Monday, October 21, 2013

So That's What $100 Million Looks Like


Wait a minute. Aren't the Bills supposed to lose that way?

Getting cute with a pass while protecting a lead with time running down.

Sack.

Strip.

Ballgame.


If the decisive play of Buffalo's 23-21 win in Miami on Sunday seemed faintly familiar, that's because it was. Downright Losmanesque, really.


To be fair, Ryan Fitzpatrick was equally capable of such late-game antics, given the opportunity. As were Trent Edwards, Kelly Holcomb and even Drew Bledsoe. Not that any of them had many leads to protect over the last 13 years or so.

This time, though, it was the other team's offensive coordinator outsmarting himself and Ryan Tannehill carrying out the worst-case scenario.

The second-year Miami quarterback's fumble effectively ended a game he had started by chasing rookie cornerback Nickell Roby into the end zone. It would be easy to suggest the Bills were fortunate to be handed a game they had done all they could to lose, lucky to be 3-4.

Easy, but incorrect.

Yes, they gave up a 14-0 lead, a reverse rally during which their defense got gashed by a Miami running game that managed all of 22 yards in its previous outing while their offense more closely resembled one operated by a quarterback who had been semi-employed two weeks before.

They beat the Dolphins because when they desperately needed someone to make a game-changing play, Mario Williams made one.

Two, actually.

The highest-paid player in Buffalo's football history ripping the ball away from Tannehill with enough force to send it bouncing 10 yards down the field, where Kyle Williams surrounded it to set up Dan Carpenter's vengeful 31-yard field goal, provided the post-game highlight clip.

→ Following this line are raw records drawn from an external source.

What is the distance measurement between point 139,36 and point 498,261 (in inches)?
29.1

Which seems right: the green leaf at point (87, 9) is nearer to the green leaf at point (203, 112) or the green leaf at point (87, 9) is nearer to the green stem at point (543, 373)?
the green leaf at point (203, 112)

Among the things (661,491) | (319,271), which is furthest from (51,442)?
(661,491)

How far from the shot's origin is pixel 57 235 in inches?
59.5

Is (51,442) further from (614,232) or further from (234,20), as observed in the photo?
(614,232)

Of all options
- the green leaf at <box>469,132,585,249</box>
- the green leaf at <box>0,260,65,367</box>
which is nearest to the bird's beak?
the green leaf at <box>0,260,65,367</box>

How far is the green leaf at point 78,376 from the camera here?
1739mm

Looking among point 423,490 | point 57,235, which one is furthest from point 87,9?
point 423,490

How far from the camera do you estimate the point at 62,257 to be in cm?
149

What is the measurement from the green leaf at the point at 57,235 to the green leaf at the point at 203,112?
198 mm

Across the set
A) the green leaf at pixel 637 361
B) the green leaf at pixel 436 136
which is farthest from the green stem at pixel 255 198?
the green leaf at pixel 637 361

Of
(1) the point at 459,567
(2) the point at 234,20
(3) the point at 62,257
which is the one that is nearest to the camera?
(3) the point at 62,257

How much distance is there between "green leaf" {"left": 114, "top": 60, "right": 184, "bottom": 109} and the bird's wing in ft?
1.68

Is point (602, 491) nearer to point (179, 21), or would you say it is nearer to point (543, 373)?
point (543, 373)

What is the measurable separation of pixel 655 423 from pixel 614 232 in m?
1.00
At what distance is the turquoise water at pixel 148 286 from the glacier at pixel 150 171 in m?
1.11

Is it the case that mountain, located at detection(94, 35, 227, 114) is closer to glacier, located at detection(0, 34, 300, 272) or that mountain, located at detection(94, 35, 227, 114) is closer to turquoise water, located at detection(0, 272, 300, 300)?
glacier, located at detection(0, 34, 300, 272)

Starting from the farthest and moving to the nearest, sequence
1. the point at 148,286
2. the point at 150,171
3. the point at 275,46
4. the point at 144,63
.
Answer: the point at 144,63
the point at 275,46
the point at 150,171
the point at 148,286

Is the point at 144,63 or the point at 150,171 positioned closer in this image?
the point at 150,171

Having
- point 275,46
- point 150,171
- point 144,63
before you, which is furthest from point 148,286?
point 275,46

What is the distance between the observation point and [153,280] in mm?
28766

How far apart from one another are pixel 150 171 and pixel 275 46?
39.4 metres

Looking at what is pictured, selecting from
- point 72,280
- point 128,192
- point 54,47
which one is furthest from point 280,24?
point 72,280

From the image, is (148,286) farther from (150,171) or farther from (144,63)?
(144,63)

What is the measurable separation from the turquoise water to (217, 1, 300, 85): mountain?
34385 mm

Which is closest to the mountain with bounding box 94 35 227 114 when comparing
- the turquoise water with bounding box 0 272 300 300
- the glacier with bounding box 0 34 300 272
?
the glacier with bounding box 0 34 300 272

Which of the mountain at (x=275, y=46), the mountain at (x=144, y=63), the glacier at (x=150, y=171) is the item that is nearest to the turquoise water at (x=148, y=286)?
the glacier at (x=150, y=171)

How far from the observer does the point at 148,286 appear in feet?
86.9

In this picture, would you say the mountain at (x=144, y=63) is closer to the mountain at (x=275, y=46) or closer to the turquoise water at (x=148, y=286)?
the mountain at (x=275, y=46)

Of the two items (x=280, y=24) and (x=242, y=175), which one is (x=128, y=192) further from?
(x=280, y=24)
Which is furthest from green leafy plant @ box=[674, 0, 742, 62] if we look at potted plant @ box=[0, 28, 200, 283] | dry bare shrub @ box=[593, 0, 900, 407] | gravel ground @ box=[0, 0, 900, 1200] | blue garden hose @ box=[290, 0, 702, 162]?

It would not have been possible, though, if not for an even more athletic feat on Miami's previous possession.

Having eradicated the early deficit, the Dolphins appeared to be marching inexorably toward a clinching touchdown when Mario Williams blew past Miami tackle Tyson Clabo to dump Tannehill for a drive-stalling sack -- Buffalo's first of a quarterback who entered the day getting dropped almost five times a game, on average.

Thaddeus Lewis and Buffalo's offense responded with a feeble three-and-out, forcing Williams to up the level of heroism.

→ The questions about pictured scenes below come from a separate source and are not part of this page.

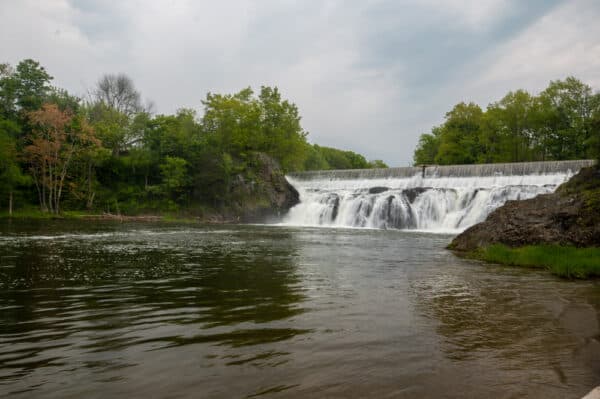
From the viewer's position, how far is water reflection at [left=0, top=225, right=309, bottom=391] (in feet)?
13.2

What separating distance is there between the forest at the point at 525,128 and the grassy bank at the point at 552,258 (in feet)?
141

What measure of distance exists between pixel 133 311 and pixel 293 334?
2.58 meters

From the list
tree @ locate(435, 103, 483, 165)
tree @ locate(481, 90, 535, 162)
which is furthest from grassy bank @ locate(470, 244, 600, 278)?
tree @ locate(435, 103, 483, 165)

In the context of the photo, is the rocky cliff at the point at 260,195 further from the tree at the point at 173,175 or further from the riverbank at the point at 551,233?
the riverbank at the point at 551,233

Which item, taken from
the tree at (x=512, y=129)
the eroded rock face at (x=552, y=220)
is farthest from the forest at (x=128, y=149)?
the eroded rock face at (x=552, y=220)

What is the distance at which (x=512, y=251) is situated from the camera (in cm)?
1207

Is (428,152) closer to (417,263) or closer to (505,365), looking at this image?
(417,263)

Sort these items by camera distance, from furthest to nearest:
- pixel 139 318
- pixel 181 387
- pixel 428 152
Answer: pixel 428 152 → pixel 139 318 → pixel 181 387

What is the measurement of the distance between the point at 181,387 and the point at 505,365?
3.05 meters

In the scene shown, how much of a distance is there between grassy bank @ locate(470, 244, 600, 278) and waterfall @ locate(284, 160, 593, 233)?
63.8 feet

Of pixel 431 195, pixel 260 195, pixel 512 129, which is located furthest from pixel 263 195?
pixel 512 129

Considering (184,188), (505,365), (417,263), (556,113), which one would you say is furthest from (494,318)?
(556,113)

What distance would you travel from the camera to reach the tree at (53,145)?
127 feet

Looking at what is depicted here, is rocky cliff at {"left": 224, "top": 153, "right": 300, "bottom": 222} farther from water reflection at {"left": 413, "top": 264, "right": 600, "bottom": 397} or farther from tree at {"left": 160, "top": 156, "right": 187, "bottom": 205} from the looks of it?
water reflection at {"left": 413, "top": 264, "right": 600, "bottom": 397}
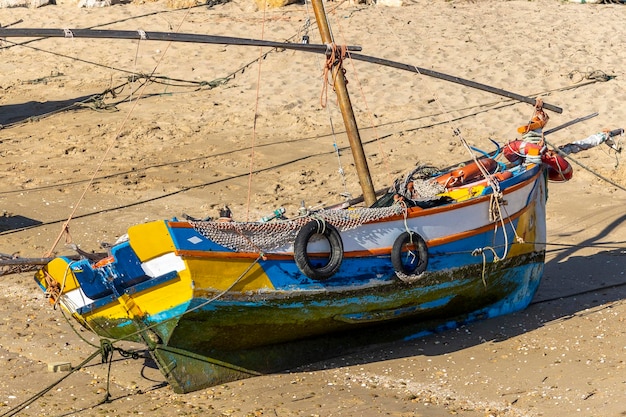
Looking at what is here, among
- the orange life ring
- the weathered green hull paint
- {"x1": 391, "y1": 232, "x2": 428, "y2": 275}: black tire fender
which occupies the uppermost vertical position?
the orange life ring

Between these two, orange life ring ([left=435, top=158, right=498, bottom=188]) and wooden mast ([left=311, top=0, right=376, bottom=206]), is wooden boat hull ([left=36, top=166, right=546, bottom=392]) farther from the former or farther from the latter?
wooden mast ([left=311, top=0, right=376, bottom=206])

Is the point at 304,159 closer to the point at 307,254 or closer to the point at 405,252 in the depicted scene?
the point at 405,252

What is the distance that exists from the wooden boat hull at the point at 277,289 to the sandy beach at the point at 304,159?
0.23 metres

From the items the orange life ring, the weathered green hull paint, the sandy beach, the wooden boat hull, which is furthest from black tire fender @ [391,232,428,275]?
the orange life ring

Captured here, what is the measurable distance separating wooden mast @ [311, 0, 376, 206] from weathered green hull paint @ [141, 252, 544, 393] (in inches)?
49.0

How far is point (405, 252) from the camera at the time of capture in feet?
29.5

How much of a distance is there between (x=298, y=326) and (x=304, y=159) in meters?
6.04

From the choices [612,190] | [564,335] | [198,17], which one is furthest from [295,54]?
[564,335]

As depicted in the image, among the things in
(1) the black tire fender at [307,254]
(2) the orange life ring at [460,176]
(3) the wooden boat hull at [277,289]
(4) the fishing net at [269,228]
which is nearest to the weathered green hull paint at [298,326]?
(3) the wooden boat hull at [277,289]

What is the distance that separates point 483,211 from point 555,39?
30.5 feet

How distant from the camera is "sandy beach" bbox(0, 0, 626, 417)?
8531mm

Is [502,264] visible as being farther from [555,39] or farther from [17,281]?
[555,39]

After years of small, yet slow, defenses -- populated by largely anonymous short-timers -- wearing down late in winnable games, Buddy Nix courted and signed Williams when the 2012 free agency season opened to give Buffalo the sort of game-changing force it had lacked since releasing Bruce Smith after the 1999 season.

It took nearly 23 games worth of injuries, domestic upheaval, cereal marketing and other off-field weirdness, sprinkled with flashes of brilliance, but Williams finally did just that Sunday in Miami.

I can't recall a fourth-quarter comeback, by the Bills or any other NFL team, that revolved so thoroughly around a defensive end. Thanks to Williams, Lewis did not have to come through as he had done in the fourth quarter a week earlier. All that was asked of Thaddeus this time was to not screw things up. That he did very well.

If not for the bravura performance by Williams, Buffalo would be heading into games against New Orleans and Kansas City, which have a combined total of one defeat, at 2-5 with Manuel a month away from returning and the novelty of a quarterback named Thaddeus quickly wearing off.

Instead, the Bills still have to face the Saints and Chiefs, but preparing to do so while two games out of first in the AFC East after New England got caught cheating again. The Dolphins have lost three straight. And the Jets, at 4-3, are a bunch of tattletales.

---His reaction demonstrated that my younger son, a developing football aficionado, is truly one of the rarest creatures in all of sports, a fan of both Buffalo and Miami. And not necessarily in that order.

As is his wont, Oscar wandered off after the first quarter, largely indifferent to Buffalo's 14-0 lead. He returned just before Miami took the lead, and made clear that, at age 7, his love of aquatic mammals trumps the proximity of the Bills.

He teared up when Tannehill's final heave hit the ground in the end zone, taking faint consolation in the fact his favorite team's loss meant a win for his second-favorite, but much more from being reminded that the Boston Red Sox, the focus of Mrs. We Want Marangi's own brainwashing program, had advanced to the World Series the night before.